The Gordian Knot of Natural Law

ACCOUNTING FOR THE DIVERSITY of mores, institutions, laws, and judgments about right or wrong among men might help us understand why there can be a universal natural moral law and yet such a divergence of human expression of right and wrong in light of it. We have previously addressed the issue of how natural law theories do not require or even imply that there will be unanimity among men with respect to the existence of that law or its content. (See, e.g., The Natural Law's Sophist Strawman.) Yet withal the argument is frequently hurled against the natural law as if it were dispositive against it. Opponents feel it is the clincher, when it's nothing but an attempted sucker punch.

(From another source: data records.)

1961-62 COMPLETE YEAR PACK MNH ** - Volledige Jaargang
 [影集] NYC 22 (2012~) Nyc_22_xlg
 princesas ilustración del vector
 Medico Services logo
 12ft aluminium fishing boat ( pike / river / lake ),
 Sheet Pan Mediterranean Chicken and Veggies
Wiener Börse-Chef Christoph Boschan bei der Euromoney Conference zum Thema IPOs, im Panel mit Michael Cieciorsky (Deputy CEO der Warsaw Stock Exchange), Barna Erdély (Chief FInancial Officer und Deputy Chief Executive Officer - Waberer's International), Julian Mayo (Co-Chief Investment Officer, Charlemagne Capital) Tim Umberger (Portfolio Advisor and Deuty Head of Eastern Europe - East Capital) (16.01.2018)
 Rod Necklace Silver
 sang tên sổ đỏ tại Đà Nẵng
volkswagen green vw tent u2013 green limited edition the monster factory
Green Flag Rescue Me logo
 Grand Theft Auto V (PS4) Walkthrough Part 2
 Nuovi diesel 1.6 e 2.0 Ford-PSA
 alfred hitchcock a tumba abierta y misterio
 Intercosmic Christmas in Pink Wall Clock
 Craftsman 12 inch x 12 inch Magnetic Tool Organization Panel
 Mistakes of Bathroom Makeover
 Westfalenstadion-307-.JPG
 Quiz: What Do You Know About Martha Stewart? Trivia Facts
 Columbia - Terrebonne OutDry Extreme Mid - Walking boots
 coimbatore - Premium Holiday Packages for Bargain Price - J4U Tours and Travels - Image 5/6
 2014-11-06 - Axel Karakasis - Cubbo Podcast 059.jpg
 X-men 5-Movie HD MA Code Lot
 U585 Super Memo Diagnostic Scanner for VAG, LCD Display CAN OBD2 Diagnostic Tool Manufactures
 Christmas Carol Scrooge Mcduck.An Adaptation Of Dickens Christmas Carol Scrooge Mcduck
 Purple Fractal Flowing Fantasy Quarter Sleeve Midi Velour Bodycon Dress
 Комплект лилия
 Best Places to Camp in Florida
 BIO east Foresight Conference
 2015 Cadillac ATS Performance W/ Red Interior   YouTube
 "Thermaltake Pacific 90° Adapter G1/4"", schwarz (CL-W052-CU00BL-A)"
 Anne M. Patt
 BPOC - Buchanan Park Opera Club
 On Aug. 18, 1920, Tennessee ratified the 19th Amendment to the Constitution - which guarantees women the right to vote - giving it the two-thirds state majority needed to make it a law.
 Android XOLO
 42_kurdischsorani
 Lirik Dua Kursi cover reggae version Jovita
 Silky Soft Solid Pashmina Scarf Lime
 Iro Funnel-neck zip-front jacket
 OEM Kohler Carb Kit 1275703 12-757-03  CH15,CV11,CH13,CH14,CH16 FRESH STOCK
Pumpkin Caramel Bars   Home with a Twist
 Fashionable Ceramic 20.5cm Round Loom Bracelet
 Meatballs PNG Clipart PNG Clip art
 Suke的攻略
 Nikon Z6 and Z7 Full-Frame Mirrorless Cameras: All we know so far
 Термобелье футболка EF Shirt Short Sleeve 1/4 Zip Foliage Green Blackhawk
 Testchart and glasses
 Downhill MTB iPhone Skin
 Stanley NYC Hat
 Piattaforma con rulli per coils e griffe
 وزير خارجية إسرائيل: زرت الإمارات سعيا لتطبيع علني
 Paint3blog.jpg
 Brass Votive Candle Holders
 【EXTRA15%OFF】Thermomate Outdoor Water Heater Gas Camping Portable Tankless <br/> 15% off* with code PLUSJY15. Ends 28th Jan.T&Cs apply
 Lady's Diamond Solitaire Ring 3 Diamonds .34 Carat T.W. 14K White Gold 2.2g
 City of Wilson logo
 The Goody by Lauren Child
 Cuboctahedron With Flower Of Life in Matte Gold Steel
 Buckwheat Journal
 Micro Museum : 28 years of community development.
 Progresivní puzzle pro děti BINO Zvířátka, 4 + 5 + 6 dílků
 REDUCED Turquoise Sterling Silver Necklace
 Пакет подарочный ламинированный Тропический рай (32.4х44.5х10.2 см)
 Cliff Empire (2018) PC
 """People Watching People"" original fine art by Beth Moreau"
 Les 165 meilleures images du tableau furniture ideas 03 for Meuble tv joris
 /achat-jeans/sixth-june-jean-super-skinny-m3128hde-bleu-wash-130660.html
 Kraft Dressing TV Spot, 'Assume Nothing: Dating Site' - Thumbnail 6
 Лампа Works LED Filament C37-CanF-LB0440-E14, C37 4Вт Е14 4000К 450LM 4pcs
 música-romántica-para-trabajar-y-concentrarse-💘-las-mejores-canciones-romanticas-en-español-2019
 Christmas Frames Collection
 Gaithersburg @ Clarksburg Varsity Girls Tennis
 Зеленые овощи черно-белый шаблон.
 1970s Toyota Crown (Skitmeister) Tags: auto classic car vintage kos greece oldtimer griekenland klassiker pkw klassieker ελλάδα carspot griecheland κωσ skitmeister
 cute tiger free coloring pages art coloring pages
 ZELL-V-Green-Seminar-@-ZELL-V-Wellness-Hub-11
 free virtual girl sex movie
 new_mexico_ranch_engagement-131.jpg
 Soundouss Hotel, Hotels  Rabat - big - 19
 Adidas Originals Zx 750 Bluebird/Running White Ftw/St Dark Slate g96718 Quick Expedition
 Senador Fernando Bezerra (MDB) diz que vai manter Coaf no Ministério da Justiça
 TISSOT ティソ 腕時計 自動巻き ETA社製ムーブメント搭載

In fact, natural law theories frequently account for the variations of these fundamental differences among men across history and across cultures. It is therefore valuable to explore these explanations. In his The Tradition of Natural Law, Yves Simon divides this question into five parts: First, negative precepts of the natural law. Second, positive precepts of the natural law. Third the distinction between premises of the natural law and conclusions from those premises and their relationship. Fourth, the role of prudence in the decisions relating to the application of the natural law to specific or particular applications or problems in the concrete. And lastly, the effect that the relative hierarchy or necessity among the inclinations may have when these are in competition. Finally, he addresses the notions of both progress and blindness in our knowledge. These aspects of the problem, all bundled and tied together as if in a Gordian Knot, explain why the natural law is not known universally. The fact that rope is bundled up together in an knot that cannot be easily unbound does not mean the rope does not exist.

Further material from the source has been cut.